EXCERPTED TEXT.
Super Stable Hydrogel for Wearable Sensors from Janus Nanosheets

Self-healing wearable, flexible sensors to detect human motion created using Janus nanosheets hydrogel are presented in a study published in the journal ACS Applied Polymer Materials.

Super Stable Hydrogel for Wearable Sensors from Janus Nanosheets

Study: Wearable Flexible Sensors for Human Motion Detection with Self-Healing, Tough Guar Gum-Hydrogels of GO-P4VPBA/PDA Janus Nanosheets. Image Credit: Gilmanshin/

Hydrogels – The Answer to Self-Healing Wearables?

Wearable, flexible sensors (WFSs) that translate bio-mechanical or physiological inputs into observable signals are becoming increasingly important in soft actuators, health monitoring systems, and human-machine interfaces.

To facilitate the monitoring of human physiological stimuli, creating substrates that are allergy-free, stretchable, and sensitive is critical.

Hydrogels are thought to be a suitable basis for WFSs due to their fascinating biocompatibility and softness. On the other hand, traditional biomass-based hydrogels have weak mechanical characteristics, readily destroyed nanostructures, and low recoverability, severely limiting their usefulness in sensing applications. Thus, it is pertinent to build a compatible yet durable, self-healing wearable for multifunctional sensing applications that offer signal reliability and adaptability.

Guar Gum to the Rescue

Guar gum (GG), a naturally occurring polysaccharide with degradability and biocompatibility, offers potential for hydrogels; however, purely GG-based hydrogels exhibit poor mechanical characteristics, limited flexibility, and a sluggish self-healing response.

In principle, overcoming these issues involves adding an energy-dissipating mechanism via the construction of multilayer networks.

Hydrogel longevity can be improved using double network hydrogels, nanomaterial hydrogels, and hydrophobically related hydrogels. Nanomaterial hydrogels, for example, exploit the reversible segregation of polymer links and nanoparticles to achieve not just flexibility and toughness but also self-healing and recoverability. Therefore, creating appropriate nanoparticles to incorporate GG-Biomass-based hydrogel networks via various interactions is a viable technique to increase the flexibility and self-healing efficacy of biomass hydrogels.

REQUEST A.
Reproduce the part of the hydrogel sensor article between "Hydrogels are thought" and "reliability and adaptability.", inclusive.
REQUEST B.
Keep writing the hydrogel sensor article, starting right after its final sentence.

PROVIDED DATA.
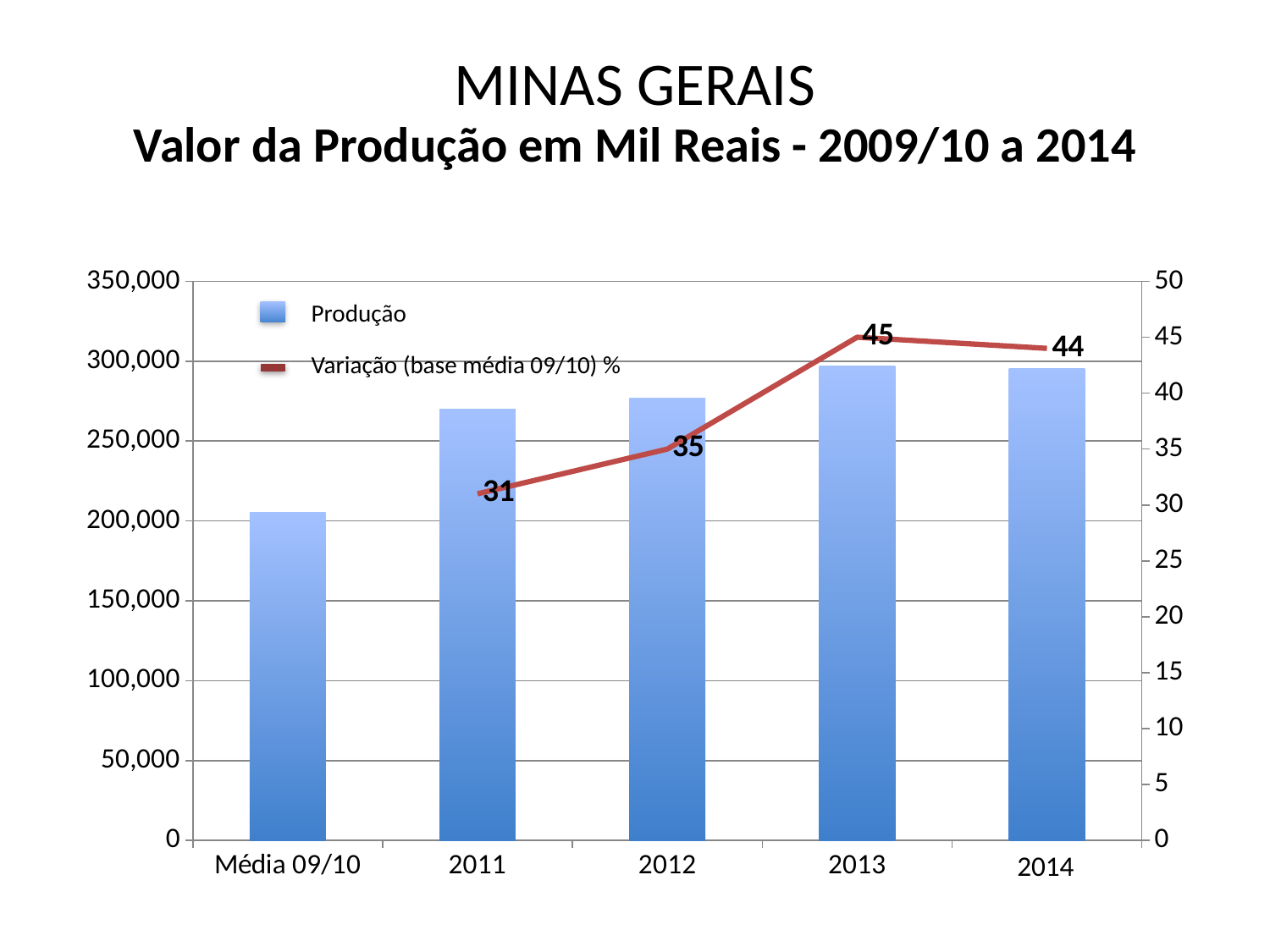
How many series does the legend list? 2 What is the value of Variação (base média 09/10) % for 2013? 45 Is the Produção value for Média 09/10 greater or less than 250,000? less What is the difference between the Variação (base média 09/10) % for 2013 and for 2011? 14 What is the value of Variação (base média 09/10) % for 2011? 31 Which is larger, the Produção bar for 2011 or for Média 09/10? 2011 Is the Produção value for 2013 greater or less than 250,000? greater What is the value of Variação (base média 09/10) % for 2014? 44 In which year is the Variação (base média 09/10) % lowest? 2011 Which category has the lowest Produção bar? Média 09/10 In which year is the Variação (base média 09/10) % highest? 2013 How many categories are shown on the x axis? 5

TASK RESPONSE A.
Hydrogels are thought to be a suitable basis for WFSs due to their fascinating biocompatibility and softness. On the other hand, traditional biomass-based hydrogels have weak mechanical characteristics, readily destroyed nanostructures, and low recoverability, severely limiting their usefulness in sensing applications. Thus, it is pertinent to build a compatible yet durable, self-healing wearable for multifunctional sensing applications that offer signal reliability and adaptability.

TASK RESPONSE B.
Janus Nanosheets and How They Can Help

Anisotropic materials having asymmetric architectures or characteristics are referred to as Janus nanosheets (JNs). This asymmetric structure equips JNs with unique spatial characteristics that may be utilized to study self-assembly and target identification. In terms of compositional features, JNs possess two distinct or opposing qualities.

As a result, JNs are versatile and can handle more difficult environmental criteria. JNs can combine numerous traits and qualities into a single particle. These characteristics make developing accurate and simple ways to synthesize JNs appealing.

Research on Preparation of Janus Nanosheets

Many procedures for creating JNs have been documented to date, namely Pickering emulsion (PE), self-assembly methods, phase separation, and micro-fluidics, among other methods. It is important to consider that PE layouts offer the advantages of particular compositional characteristics of JNs. Taking advantage of these characteristics, such as bi-functionality, ease of design, and regularity of JNs, a range of functionalized JNs hydrogels with self-healing and biomechanical capabilities were produced. As a result of these experiments, it is worthwhile to investigate if incorporating multipurpose JNs into hydrogel-based WFSs may result in fatigue-resistant and highly sensitive sensors.

Results of the Study

In this study, the biomass hydrogels containing JNs demonstrated excellent biocompatibility, resilient flexibility, self-healing efficacy, fatigue resistance, and high sensitivity. The team effectively constructed conventional Graphene Oxide (GO)-based JNs by merging reversible addition−fragmentation chain transfer (RAFT) polymerization in a PE environment with mussel-inspired biochemistry.

JNs were inserted into a network of Guar Gum/Polyvinyl alcohol (GG/PVA) biomass hydrogels as a reinforcing agent to produce nanomaterial hydrogels using freeze and thaw cycles. JN hydrogels were shown to have excellent physical strength and self-healing efficacy owing to their multifunctional capacity to construct many reversible interactions. Furthermore, the JN hydrogel-based sensor had relatively high sensitivity, a quick reaction time, and a reasonable fatigue threshold.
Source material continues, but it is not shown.